Assigned task: Repeat every line of the data exactly; no picture belongs in the copy.

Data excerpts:
============================================================
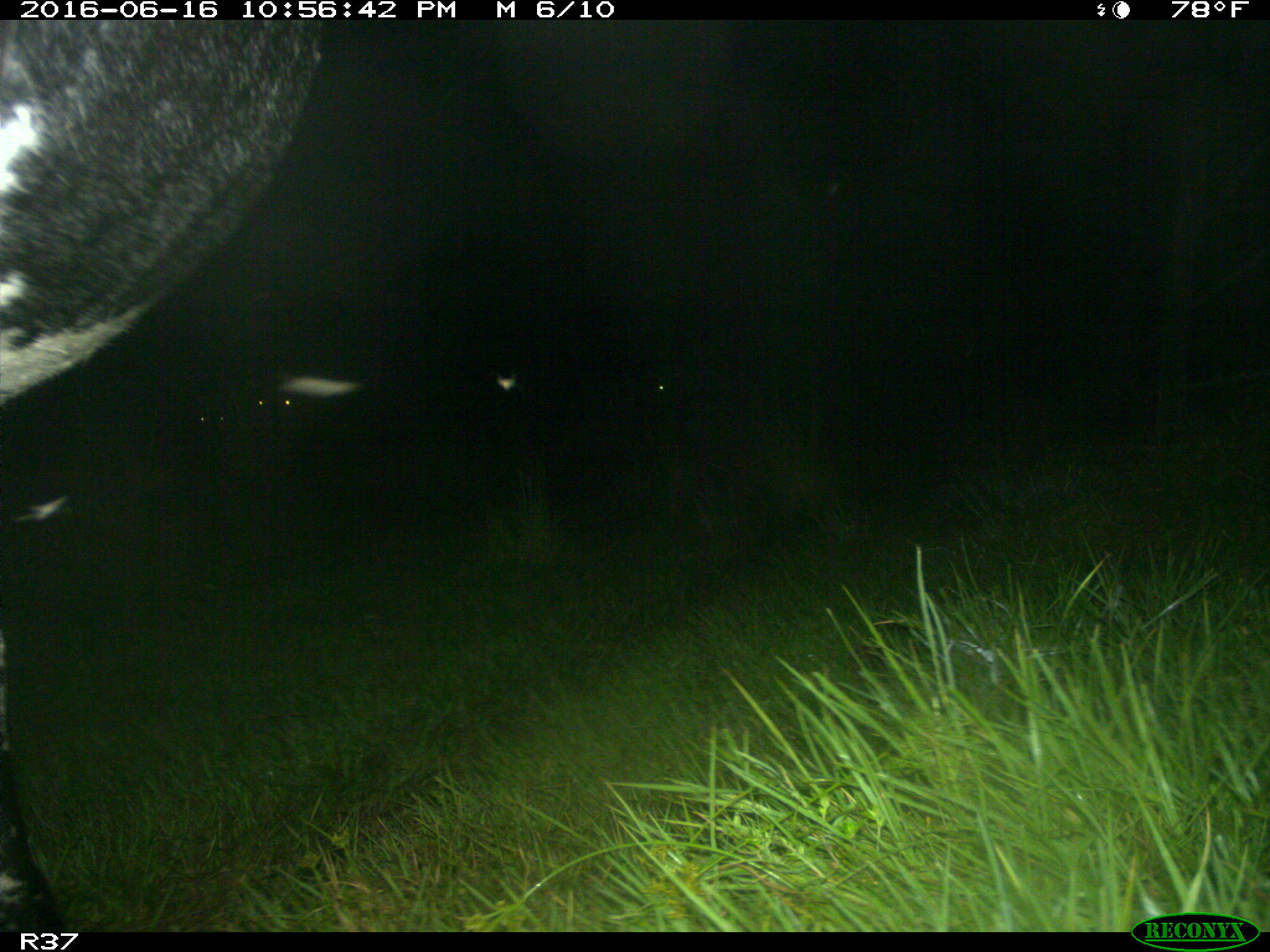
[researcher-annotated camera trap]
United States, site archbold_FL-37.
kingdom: Animalia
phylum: Chordata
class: Mammalia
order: Artiodactyla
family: Bovidae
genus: Bos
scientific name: Bos taurus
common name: domestic cow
============================================================
Reply to the task:
[researcher-annotated camera trap]
United States, site archbold_FL-37.
kingdom: Animalia
phylum: Chordata
class: Mammalia
order: Artiodactyla
family: Bovidae
genus: Bos
scientific name: Bos taurus
common name: domestic cow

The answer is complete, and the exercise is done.